Bigtable HBase Beam 커넥터

Dataflow 파이프라인에서 Bigtable을 사용하려면 오픈소스 Bigtable Beam I/O 커넥터 2개를 사용하면 됩니다.

HBase에서 Bigtable로 마이그레이션하거나 애플리케이션에서 HBase API를 호출하는 경우 이 페이지에 설명된 Bigtable HBase Beam 커넥터(CloudBigtableIO)를 사용합니다.

다른 모든 경우에는 Bigtable Beam 커넥터(BigtableIO)를 Cloud Bigtable API에서 작동하는 Java용 Cloud Bigtable 클라이언트와 함께 사용해야 합니다. 이 커넥터를 사용하려면 Bigtable Beam 커넥터를 참조하세요.

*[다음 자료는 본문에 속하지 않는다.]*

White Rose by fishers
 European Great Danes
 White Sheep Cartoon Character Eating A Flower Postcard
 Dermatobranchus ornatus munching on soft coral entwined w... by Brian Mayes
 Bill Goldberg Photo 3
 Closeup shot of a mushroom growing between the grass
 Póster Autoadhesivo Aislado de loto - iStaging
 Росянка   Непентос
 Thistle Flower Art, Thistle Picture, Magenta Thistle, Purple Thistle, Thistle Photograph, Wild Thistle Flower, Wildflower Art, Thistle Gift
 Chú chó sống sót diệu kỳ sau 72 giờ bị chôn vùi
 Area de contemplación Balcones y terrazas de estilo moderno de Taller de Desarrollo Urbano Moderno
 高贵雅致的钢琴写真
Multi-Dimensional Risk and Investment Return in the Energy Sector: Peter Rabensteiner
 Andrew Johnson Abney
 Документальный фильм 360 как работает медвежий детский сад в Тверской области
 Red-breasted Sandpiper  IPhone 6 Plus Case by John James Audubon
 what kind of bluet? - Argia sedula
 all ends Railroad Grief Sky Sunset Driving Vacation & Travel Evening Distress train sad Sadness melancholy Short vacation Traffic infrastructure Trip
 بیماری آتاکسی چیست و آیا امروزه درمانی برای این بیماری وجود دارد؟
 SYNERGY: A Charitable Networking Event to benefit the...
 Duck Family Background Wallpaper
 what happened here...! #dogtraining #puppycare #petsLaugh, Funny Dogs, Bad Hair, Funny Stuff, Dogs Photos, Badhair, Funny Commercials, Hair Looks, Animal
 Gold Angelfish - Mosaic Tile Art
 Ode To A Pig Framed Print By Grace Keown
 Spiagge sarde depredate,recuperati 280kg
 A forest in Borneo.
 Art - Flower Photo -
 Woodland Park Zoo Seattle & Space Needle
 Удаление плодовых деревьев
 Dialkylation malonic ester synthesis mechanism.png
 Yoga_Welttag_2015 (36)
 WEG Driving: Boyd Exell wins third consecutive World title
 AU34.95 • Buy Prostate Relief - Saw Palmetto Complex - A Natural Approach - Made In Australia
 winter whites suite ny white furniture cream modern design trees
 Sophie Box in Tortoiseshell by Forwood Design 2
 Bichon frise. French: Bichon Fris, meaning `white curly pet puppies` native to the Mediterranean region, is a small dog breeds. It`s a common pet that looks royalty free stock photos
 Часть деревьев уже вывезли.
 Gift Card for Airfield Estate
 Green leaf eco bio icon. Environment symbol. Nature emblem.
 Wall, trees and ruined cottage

Apache Beam 프로그래밍 모델에 대한 자세한 내용은 Beam 문서를 참조하세요.

HBase 시작하기

Bigtable HBase Beam 커넥터는 Java로 작성되며 Java용 Bigtable HBase 클라이언트에 빌드됩니다. 또한 Apache Beam 기반의 Java용 Dataflow SDK 2.x와 호환됩니다. 커넥터의 소스 코드는 GitHub 저장소 googleapis/java-bigtable-hbase에 있습니다.

이 페이지에서는 Read 및 Write 변환을 사용하는 방법을 간략하게 설명합니다.

인증 설정

로컬 개발 환경에서 이 페이지의 Java 샘플을 사용하려면 gcloud CLI를 설치하고 초기화한 후 사용자 인증 정보로 애플리케이션 기본 사용자 인증 정보를 설정합니다.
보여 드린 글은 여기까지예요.